Trial begins of Rio Tinto staff on bribery, spying charges

The trial of four employees from the Anglo-Australian mining giant Rio Tinto who Chinese authorities have charged with bribery and industrial espionage began in Shanghai on Monday, court sources said.


AFP - Australian Prime Minister Kevin Rudd Monday told China the world will be watching "very closely" as the trial of four Rio Tinto mining employees got under way.

Australian national Stern Hu and three Chinese colleagues are being tried on bribery and trade secrets charges, in a case that has strained diplomatic ties and raised questions about the rule of law in the emerging powerhouse.

"The Australian government will be monitoring the trial very carefully," Rudd told reporters on Monday.

"China has a different legal system to Australia, China has a different legal system to the rest of the world."

"The world will be watching very closely," he added, repeating comments he made last week.

Canberra has called for transparency in the three-day trial, which will hear bribery and trade secrets charges. However, Beijing has insisted parts dealing with industrial espionage will be closed, adding to questions over whether the men will get a fair hearing in the politically charged case.

The four defendants were arrested last July during contentious iron ore contract negotiations which later collapsed, and after Rio snubbed a near 20-billion-dollar cash injection from state-run Chinese mining firm Chinalco.

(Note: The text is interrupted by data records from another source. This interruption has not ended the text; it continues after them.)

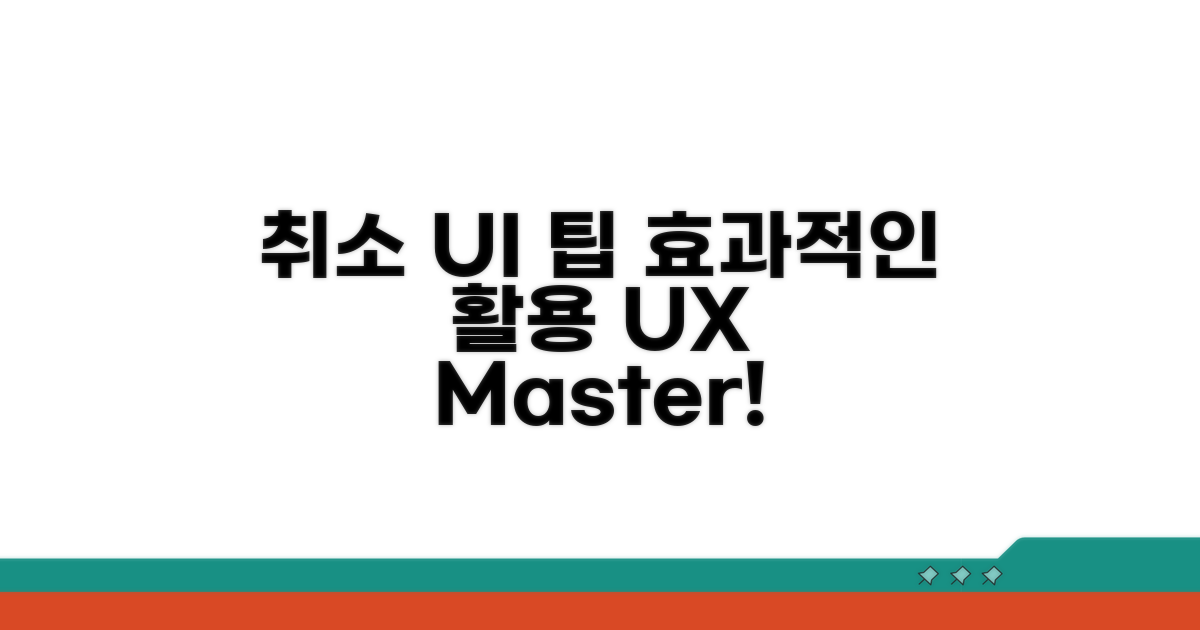 효과적인 취소 UI 활용 팁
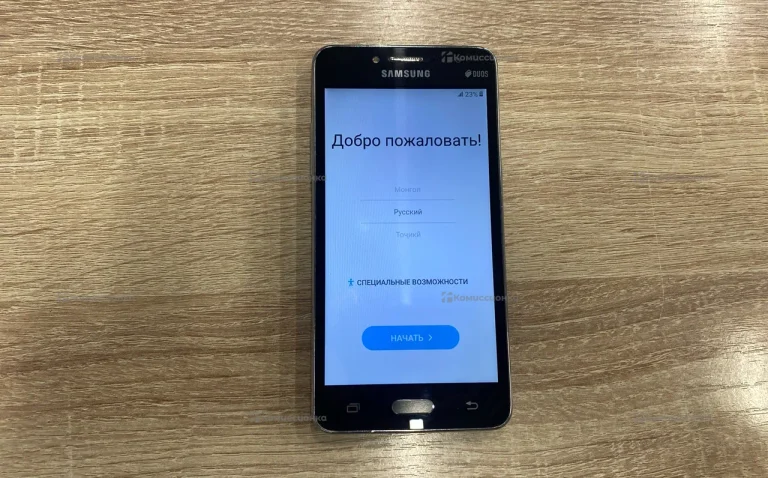 Samsung Galaxy J2 Prime 1.5/16 ГБ
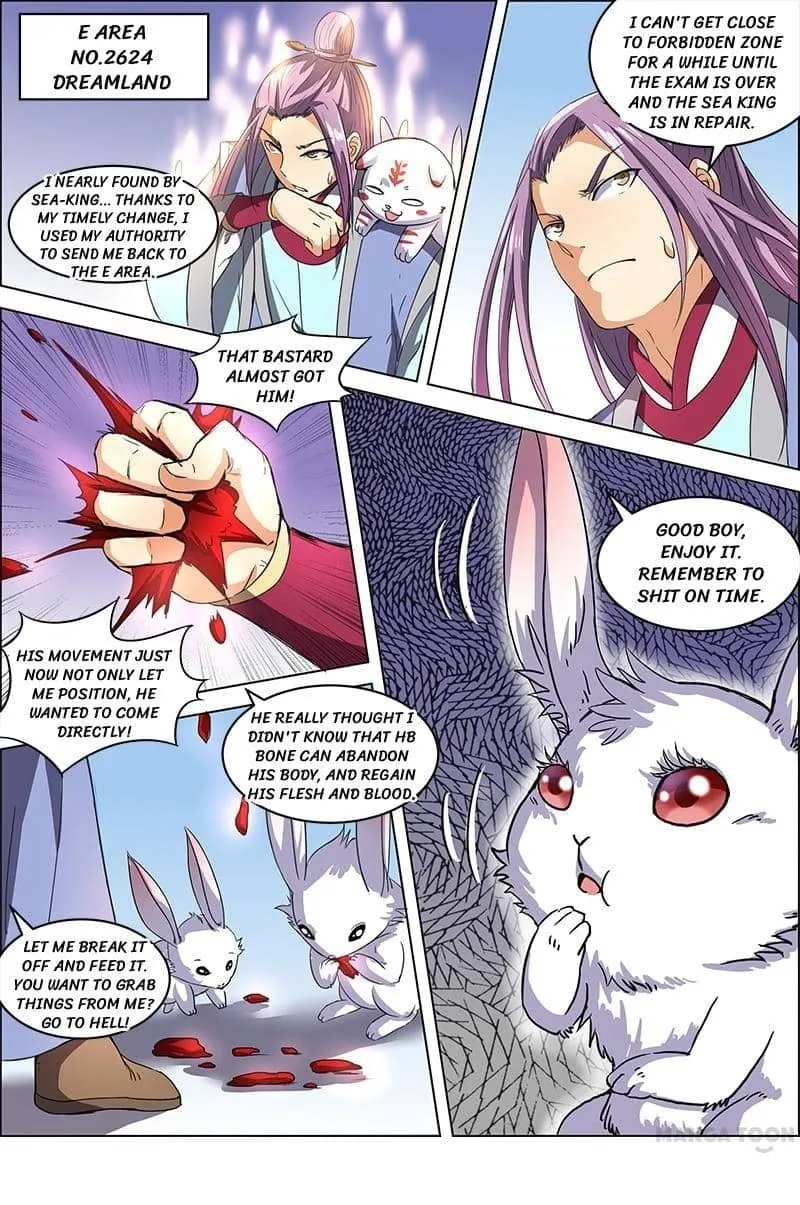 Yu Ling Shi Chapter 57 page 10 - 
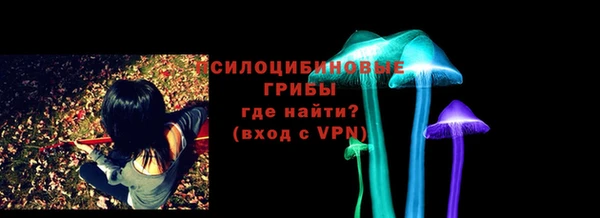 кокаин премиум Алзамай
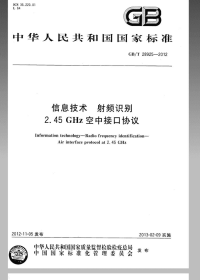 GBT28925-2012信息技术射频识别2.45GHz空中接口协议.pdf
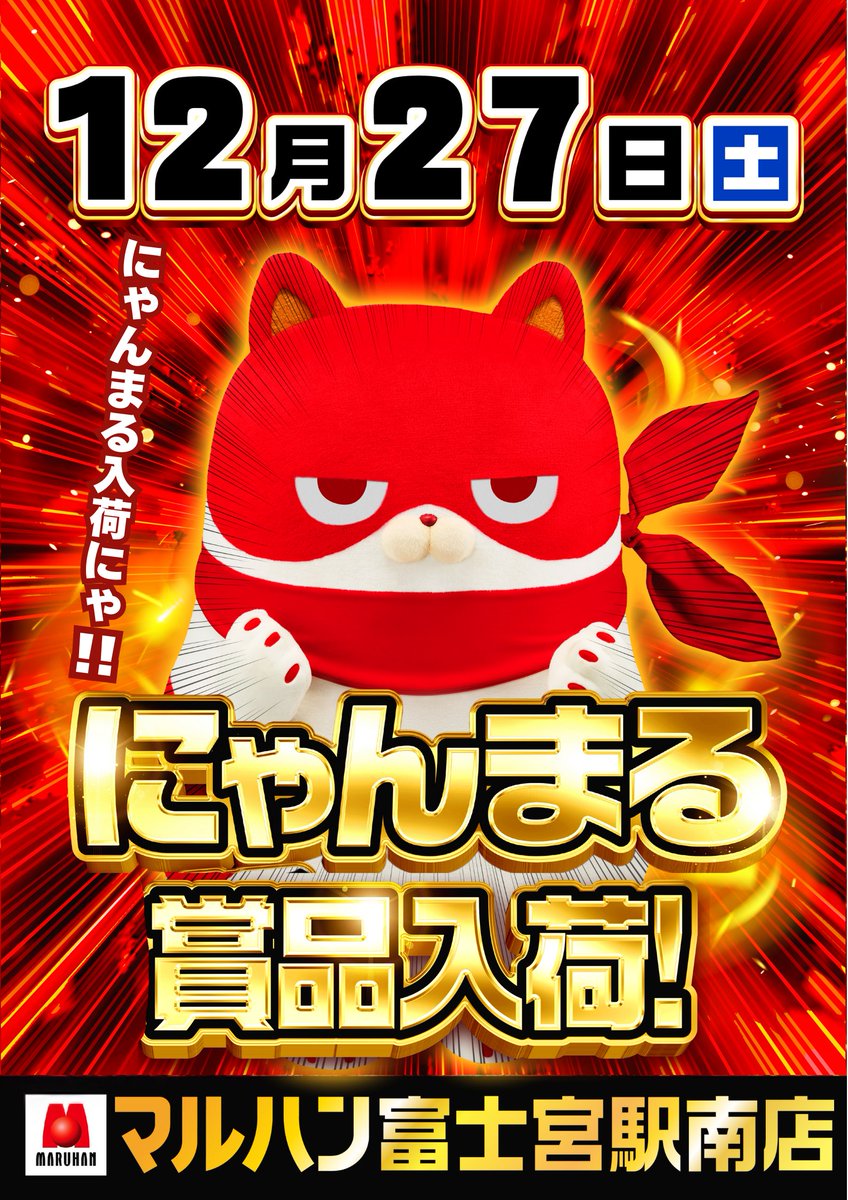 にゃんまる先輩到着🙆 多忙な1日のようです💪 この後、アテンドいたし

The trial is being widely seen as a test of whether China is willing to honour commitments to foreign investors and be a responsible member of the world community.

Australia has said consular officials will attend trial sessions on the bribe-taking charges and it had asked China to reconsider the closure of the trade secrets hearings.

Beijing has insisted the case will be handled by the book and it will "fully guarantee" the rights of the defendants, who include Chinese nationals Wang Yong, Ge Minqiang and Liu Caikui.